Lo Sri Lanka è un esempio emblematico. Nell’ultimo decennio il piccolo stato dell’Oceano Indiano, uno dei punti cardine della Belt and Road Initiative, è stato inondato di capitali cinesi. Com’è finita? Nel 2022 il governo di Colombo, non perché indebitato con Pechino ma perché dilaniato da una crisi alimentare dilagante e dall’inflazione, è stato costretto a dichiarare il default finanziario. Nei mesi successivi, lo Sri Lanka è riuscito a ottenere qualche concessione sia dal Fondo Monetario Internazionale, sia dalla Cina. Tuttavia, Pechino non ha accettato di sedersi con gli altri creditori per intavolare negoziati comuni. Una scelta pienamente in linea con l’ambizione cinese di offrire un’alternativa all’egemonia del club di Parigi, ma che rende sempre più complesso rinegoziare i debiti.
Per quanto tempo Pechino potrà sostenere la sua politica sui rinegoziati? Il limbo in cui precipita i Paesi risulta dannoso non solo per le finanze cinesi, su cui grava il peso di prestiti non sempre redditizi, ma anche e sempre più per i Paesi debitori a basso reddito. A tal proposito, il caso dello Zambia è significativo. Dopo aver mancato un primo pagamento nell’ottobre 2020 e essere dunque finito in “default”, il governo di Lusaka ha passato oltre due anni a tentare di rinegoziare il proprio debito. Con scarsi risultati, anche e soprattutto perché Pechino – il maggior creditore di Lusaka – ha acconsentito a trattare con gli altri creditori occidentali soltanto a maggio 2022. Tale scelta è stata decisiva per sbloccare i negoziati e giungere a un primo accordo a luglio dello stesso anno – cosa che per certi versi ha rappresentato un successo, considerando la scarsa propensione cinese alla cooperazione. Tuttavia, secondo stime del Fondo Monetario Internazionale, la lentezza del processo è costata allo Zambia l’accumulo di quasi tre miliardi di dollari di arretrati. Per giunta, alcuni aspetti del rinegoziato rimangono ancora da definire.
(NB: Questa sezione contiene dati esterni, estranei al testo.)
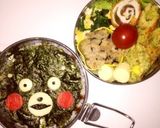 くまもん弁当w作り方3写真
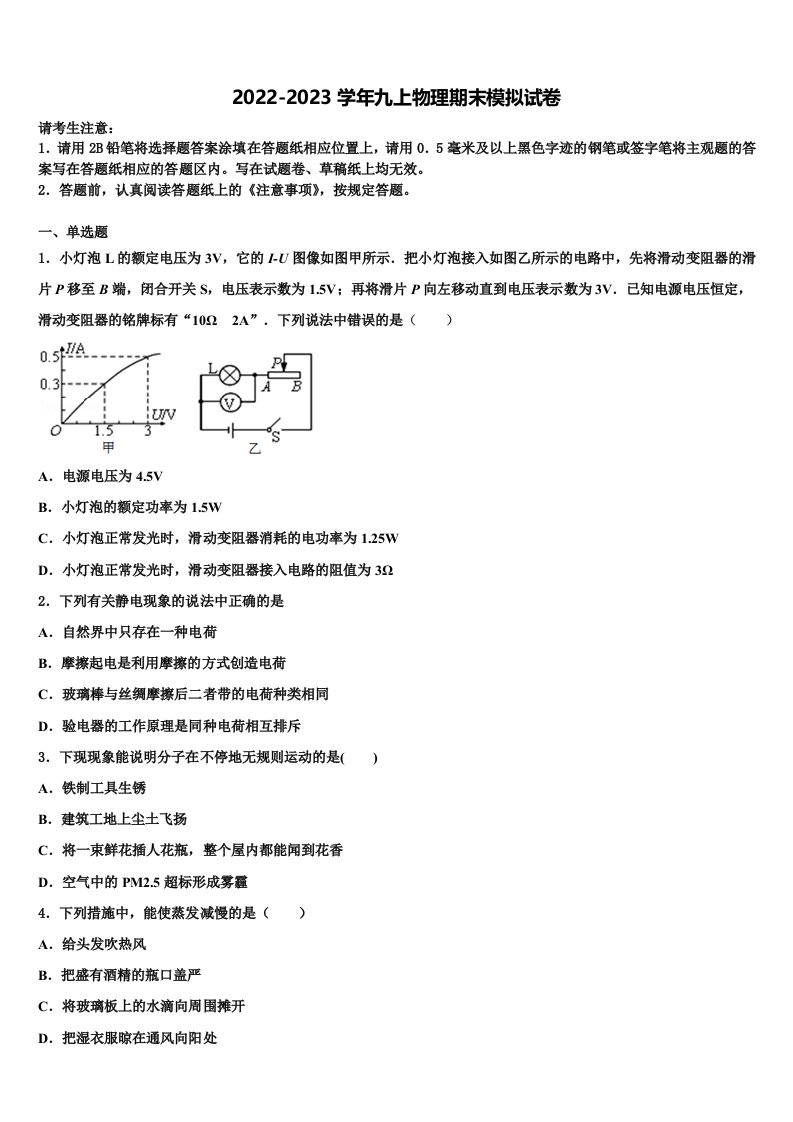 2023届吉林省四平市九年级物理第一学期期末统考试题含解析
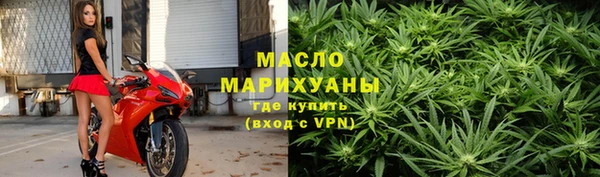 прущая мука Нягань
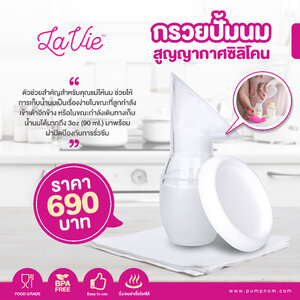 LAVIE (ลาวี) Silicone breast Pump กรวยปั้มนมสูญญากาศซิลิโคน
In questi anni si è molto parlato di quanto i Paesi emergenti e in via di sviluppo abbiano progressivamente voltato le spalle all’Occidente, cercando fonti di legittimazione politica e modelli di sviluppo alternativi, ma anche nuove linee di credito e capitali meno “condizionati” dai lacci e lacciuoli occidentali (come la protezione dello stato di diritto e della democrazia, o più direttamente delle prospettive di rendimento degli investimenti effettuati). Si è anche molto discusso di quanto molti Paesi guardassero con sempre maggior interesse alla Cina, come modello di sviluppo o come principale investitore internazionale.
Dai numeri che trovate qui sopra sembra invece che le cose stiano rapidamente cambiando, e che la Cina sia sempre più percepita come un creditore come gli altri; anzi, un creditore persino più ostinato dei partner occidentali, perché ostacola la ristrutturazione del debito dei Paesi in crisi (soprattutto quando questi non sono diretti alleati politici).
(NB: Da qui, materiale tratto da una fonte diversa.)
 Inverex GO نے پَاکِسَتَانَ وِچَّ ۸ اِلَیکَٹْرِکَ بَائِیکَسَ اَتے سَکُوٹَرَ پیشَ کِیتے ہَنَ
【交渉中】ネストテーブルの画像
Non solo: malgrado i finanziamenti cinesi tendano a essere opachi, recenti ricerche mostrano come i prestiti provenienti dalla Cina tendano a essere concessi con tassi d’interesse medi del 5%, ovvero più che doppi rispetto al 2% medio del Fondo monetario internazionale. Non esattamente un regalo per Paesi già in difficoltà economiche.
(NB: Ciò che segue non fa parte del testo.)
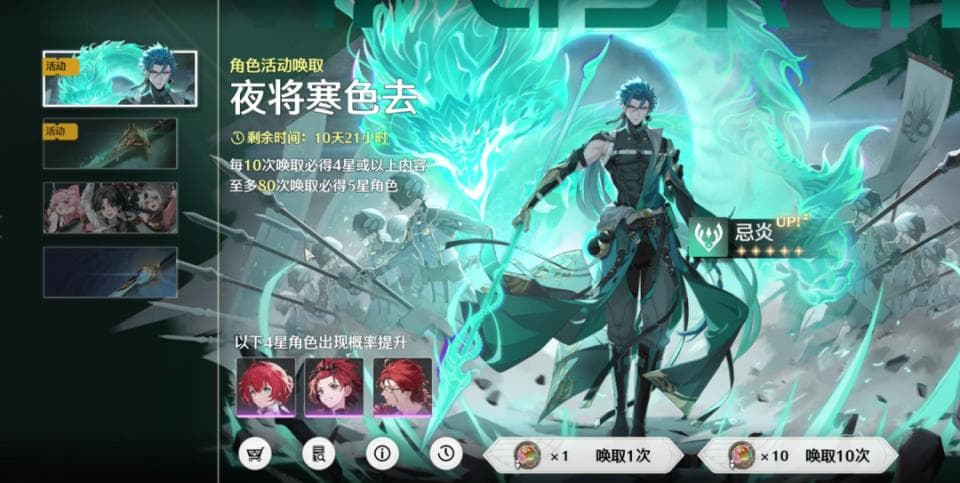 原神引爆二游玩家分化后，崩铁鸣潮如何把这碗水端平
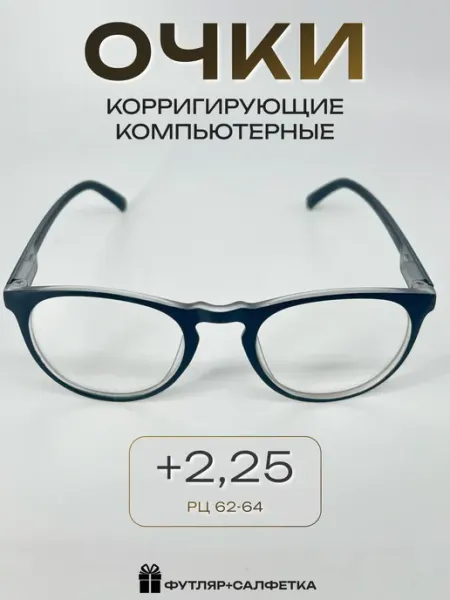 ARAMINA Очки компьютерные имиджевые прозрачные в футляре +2,25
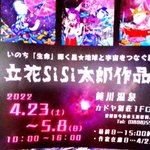 ツイートに含まれる画像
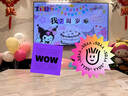 创承印艺粉色三丽鸥库洛米女孩宝宝周岁生日快乐装饰气球儿童派对场景布置 实拍图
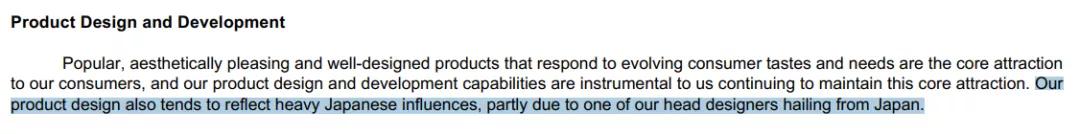 名创优品招股书分析,名创优品招股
Infine, come dimostra il grafico qui sopra, la Cina fa sempre più fatica a raccontarsi come creditore netto anche nel futuro, per Paesi che abbiano bisogno di finanziare nuove infrastrutture d’ora in avanti. Il peso dei crediti concessi negli ultimi 15 anni costringe infatti Pechino a essere sempre più prudente. Tanto che, su questo e i prossimi anni, c’è addirittura chi prevede che i flussi netti di capitali pubblici dalla Cina diventeranno negativi, cioè che il rimpatrio dei capitali supererà la loro uscita verso il mondo. Quasi come se si fosse passati dalla strategia di “going out” (formulata nel 1999) a una di (implicito) “coming back home”.